Tenho um poster com a ponte de São Francisco na parede, que é quase a mesma coisa que ter a ponte de Lisboa ao fundo da janela. Só que não. Podia ter um poster com a ponte de Lisboa na parede, mas ter a de São Francisco, dói-me menos. Um dia atravessarei esta ponte, mas em tempo real. Lembrar-me-ei então que me disseste não olhes para trás! Mas vou olhar, oh, ainda muitas vezes. As lembranças hão-de me acompanhar avozinha, hei-de sempre olhar para trás. Abro o frigorífico e penso que aquele é o último frasco de doce de tomate que fizeste, que me fizeste naquela manhã, contra tudo e contra todos, só para me alimentares este desejo. Obrigada. Nunca ninguém há de fazer outro doce de tomate como este, eu só gosto do teu, disse-te. É verdade, só gosto do teu. Depois deste, não há outro, jamais. Como já não há outras migas, outros cafés, outras torradas. Há coisas que são exclusivas, e este é o último frasco de doce de tomate. Estarás em paz? Gosto muito de ti, grito mas não ouves. Será que ouviste antes? Naquele dia, quando te pintei as unhas, o verniz chama-se final feliz, terás finalmente encontrado o teu? Não consegui mais. Houve muitas conversas por ter, houve muitas histórias que permaneceram, e permanecerão agora, só contigo. Não te apoquentes, te-las-hemos um dia. Sei que não consegui elevar-me à altura das tuas expectativas, eram grandes. A vida às vezes corre mais devagar do que pensamos, às vezes, mais depressa. Levaram-te sem tempo de te mostrar a cidade, sem tempo de voltar no natal com os chás que encontrei numa loja antiga, sem tempo de te dizer que já fui tomar cafés com amigos.
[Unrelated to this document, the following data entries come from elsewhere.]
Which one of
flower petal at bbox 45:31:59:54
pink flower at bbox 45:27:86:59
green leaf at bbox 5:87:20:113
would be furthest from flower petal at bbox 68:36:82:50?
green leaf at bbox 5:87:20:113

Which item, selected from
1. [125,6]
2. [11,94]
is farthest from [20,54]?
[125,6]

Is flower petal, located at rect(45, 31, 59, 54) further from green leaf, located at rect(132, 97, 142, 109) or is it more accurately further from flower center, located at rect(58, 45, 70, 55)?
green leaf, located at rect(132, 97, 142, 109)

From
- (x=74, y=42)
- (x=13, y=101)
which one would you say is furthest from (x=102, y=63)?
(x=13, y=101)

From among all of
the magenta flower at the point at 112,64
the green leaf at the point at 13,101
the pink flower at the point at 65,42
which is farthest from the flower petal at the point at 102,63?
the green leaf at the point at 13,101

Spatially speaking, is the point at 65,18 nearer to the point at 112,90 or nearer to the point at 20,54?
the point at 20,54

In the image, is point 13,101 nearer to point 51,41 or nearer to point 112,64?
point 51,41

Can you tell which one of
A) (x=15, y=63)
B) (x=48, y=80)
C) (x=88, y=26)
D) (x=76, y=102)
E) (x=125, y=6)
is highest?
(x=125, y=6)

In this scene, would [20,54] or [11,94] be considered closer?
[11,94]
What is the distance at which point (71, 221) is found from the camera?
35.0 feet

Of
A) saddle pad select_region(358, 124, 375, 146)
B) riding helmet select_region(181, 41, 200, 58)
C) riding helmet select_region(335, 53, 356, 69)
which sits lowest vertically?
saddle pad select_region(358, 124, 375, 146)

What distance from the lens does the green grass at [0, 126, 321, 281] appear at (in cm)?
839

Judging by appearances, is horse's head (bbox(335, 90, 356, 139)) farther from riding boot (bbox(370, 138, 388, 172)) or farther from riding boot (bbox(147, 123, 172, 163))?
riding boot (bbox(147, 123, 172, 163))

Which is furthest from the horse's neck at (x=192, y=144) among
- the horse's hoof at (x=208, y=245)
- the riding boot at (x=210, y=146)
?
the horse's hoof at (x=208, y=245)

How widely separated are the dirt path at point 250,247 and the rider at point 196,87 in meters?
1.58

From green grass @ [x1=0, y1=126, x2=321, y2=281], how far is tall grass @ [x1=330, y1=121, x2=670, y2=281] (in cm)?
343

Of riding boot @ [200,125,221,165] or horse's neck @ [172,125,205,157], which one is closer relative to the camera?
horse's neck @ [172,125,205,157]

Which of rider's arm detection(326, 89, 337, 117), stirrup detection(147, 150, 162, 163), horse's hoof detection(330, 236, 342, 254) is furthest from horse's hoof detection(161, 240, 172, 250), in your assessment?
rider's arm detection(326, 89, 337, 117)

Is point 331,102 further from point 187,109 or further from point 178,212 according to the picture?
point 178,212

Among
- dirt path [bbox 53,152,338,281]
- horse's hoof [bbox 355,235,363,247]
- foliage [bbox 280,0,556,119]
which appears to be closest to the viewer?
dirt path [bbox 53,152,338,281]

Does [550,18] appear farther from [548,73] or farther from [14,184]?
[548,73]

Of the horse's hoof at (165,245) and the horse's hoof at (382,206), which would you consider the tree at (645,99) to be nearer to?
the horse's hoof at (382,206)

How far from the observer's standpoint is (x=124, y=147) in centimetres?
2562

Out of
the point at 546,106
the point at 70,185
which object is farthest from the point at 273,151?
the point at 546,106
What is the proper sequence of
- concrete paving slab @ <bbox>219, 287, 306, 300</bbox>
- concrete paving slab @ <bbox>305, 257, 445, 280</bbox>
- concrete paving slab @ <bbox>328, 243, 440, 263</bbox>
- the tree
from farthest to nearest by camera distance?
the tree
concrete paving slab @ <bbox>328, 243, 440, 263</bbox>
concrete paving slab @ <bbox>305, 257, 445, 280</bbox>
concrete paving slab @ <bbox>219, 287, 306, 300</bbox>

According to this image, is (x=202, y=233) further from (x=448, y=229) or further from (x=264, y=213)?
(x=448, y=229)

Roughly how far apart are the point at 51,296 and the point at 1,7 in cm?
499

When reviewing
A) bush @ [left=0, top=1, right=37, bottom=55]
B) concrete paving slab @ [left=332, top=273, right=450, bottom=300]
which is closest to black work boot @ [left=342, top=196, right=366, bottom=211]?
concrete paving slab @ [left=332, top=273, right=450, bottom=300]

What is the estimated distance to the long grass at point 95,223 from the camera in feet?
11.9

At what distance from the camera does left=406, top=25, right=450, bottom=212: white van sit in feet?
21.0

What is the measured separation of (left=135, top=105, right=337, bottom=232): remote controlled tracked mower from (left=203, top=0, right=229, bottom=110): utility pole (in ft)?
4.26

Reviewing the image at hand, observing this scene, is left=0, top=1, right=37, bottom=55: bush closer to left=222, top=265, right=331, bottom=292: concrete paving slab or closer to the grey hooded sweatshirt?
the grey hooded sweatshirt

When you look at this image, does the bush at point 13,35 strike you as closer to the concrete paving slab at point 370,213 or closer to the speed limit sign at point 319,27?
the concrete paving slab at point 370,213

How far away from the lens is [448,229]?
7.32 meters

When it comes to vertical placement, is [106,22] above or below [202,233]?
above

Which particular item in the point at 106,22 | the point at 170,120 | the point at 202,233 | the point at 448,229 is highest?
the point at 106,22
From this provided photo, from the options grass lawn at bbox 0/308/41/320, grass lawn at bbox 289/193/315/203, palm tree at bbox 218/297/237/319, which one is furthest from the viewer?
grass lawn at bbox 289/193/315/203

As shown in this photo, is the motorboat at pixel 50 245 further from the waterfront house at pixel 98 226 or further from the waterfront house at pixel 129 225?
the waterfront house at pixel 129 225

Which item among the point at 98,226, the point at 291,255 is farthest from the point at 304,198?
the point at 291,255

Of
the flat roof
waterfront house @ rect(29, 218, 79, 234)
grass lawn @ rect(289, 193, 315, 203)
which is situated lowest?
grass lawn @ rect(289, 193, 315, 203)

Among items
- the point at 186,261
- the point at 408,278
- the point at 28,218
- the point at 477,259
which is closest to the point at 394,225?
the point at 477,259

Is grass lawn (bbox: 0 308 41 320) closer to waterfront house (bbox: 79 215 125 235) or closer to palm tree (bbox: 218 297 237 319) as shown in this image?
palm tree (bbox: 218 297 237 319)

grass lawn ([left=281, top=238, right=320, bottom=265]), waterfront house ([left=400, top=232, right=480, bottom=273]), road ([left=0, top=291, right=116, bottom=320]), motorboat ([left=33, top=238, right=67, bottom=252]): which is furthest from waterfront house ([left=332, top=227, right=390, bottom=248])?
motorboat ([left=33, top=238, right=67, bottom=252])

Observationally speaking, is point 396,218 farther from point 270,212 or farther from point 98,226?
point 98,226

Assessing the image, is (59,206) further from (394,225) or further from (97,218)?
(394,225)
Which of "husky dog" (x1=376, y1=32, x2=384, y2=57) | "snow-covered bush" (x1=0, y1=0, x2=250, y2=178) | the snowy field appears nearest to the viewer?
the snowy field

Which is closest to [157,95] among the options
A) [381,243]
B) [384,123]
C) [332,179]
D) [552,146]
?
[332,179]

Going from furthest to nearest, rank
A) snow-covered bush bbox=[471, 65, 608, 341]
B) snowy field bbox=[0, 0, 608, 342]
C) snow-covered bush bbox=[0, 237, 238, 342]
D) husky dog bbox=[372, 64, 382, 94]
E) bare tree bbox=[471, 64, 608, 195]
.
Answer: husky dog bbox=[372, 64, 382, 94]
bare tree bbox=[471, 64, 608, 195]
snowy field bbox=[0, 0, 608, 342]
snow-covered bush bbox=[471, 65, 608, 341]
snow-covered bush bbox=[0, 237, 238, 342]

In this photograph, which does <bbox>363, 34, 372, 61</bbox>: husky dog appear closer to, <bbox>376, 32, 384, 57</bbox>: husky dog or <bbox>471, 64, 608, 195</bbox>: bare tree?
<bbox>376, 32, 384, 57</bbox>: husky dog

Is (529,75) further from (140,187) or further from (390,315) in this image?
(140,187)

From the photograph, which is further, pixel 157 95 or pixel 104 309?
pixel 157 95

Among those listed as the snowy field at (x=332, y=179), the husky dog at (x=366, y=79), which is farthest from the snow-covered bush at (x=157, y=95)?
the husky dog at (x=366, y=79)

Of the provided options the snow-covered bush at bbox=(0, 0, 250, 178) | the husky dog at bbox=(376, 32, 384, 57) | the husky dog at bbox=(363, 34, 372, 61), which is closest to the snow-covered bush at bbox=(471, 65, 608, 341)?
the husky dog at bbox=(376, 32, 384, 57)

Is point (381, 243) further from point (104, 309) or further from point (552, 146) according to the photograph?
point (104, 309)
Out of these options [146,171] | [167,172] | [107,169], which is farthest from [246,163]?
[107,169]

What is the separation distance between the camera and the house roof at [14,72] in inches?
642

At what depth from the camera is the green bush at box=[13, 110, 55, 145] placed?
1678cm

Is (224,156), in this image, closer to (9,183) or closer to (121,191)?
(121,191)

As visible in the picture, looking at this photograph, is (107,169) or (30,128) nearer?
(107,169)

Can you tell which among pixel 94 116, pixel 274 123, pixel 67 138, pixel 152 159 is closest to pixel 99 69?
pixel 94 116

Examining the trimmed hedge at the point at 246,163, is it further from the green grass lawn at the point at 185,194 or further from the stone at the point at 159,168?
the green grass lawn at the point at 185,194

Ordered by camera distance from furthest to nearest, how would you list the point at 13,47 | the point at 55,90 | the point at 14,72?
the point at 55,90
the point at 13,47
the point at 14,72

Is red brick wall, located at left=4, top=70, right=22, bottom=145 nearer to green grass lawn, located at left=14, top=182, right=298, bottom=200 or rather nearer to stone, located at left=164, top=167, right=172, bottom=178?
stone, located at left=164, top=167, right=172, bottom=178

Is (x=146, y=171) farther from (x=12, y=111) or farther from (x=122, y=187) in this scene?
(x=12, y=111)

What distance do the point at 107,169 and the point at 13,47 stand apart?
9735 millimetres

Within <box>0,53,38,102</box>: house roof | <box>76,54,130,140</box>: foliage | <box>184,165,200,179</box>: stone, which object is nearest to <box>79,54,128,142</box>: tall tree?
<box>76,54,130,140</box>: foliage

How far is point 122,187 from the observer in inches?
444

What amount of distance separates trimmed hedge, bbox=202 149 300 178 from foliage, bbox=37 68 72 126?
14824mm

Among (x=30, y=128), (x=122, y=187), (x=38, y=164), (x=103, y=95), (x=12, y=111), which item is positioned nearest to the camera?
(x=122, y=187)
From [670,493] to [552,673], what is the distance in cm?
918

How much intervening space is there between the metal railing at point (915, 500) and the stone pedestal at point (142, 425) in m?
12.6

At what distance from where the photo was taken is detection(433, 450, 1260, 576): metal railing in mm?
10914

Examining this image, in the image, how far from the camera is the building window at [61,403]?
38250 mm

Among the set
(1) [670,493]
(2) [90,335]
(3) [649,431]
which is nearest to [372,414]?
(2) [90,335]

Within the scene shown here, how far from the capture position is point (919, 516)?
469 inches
Levaram-te sem tempo de eu ter tido tempo de te dizer que sim senhora, um dia caso-me, um dia tenho filhos, um dia terás bisnetos, um dia até eu serei avó. Levaram-te eu não tive tempo de organizar a vida como querias, como me dizias, arranjei o carro, mas não tivemos tempo de passear. Gosto muito de ti, avozinha. Quando voltar já não estás, quando voltar já não te levo os chás, nem os chocolates (que comias às escondidas), nem os postais... Quando voltar já não te posso levar nada, nem te posso levar a lado nenhum, mas olha, sabe que te levo aqui, aqui comigo, à beira desta cama como à beira desta vida, ninguém fará melhor doce de tomate do que tu. Gosto muito de ti avozinha. Agora vai, olha-nos de cima, e sorri, nós vamos conseguir, sorrirei de volta. Adeus, até logo.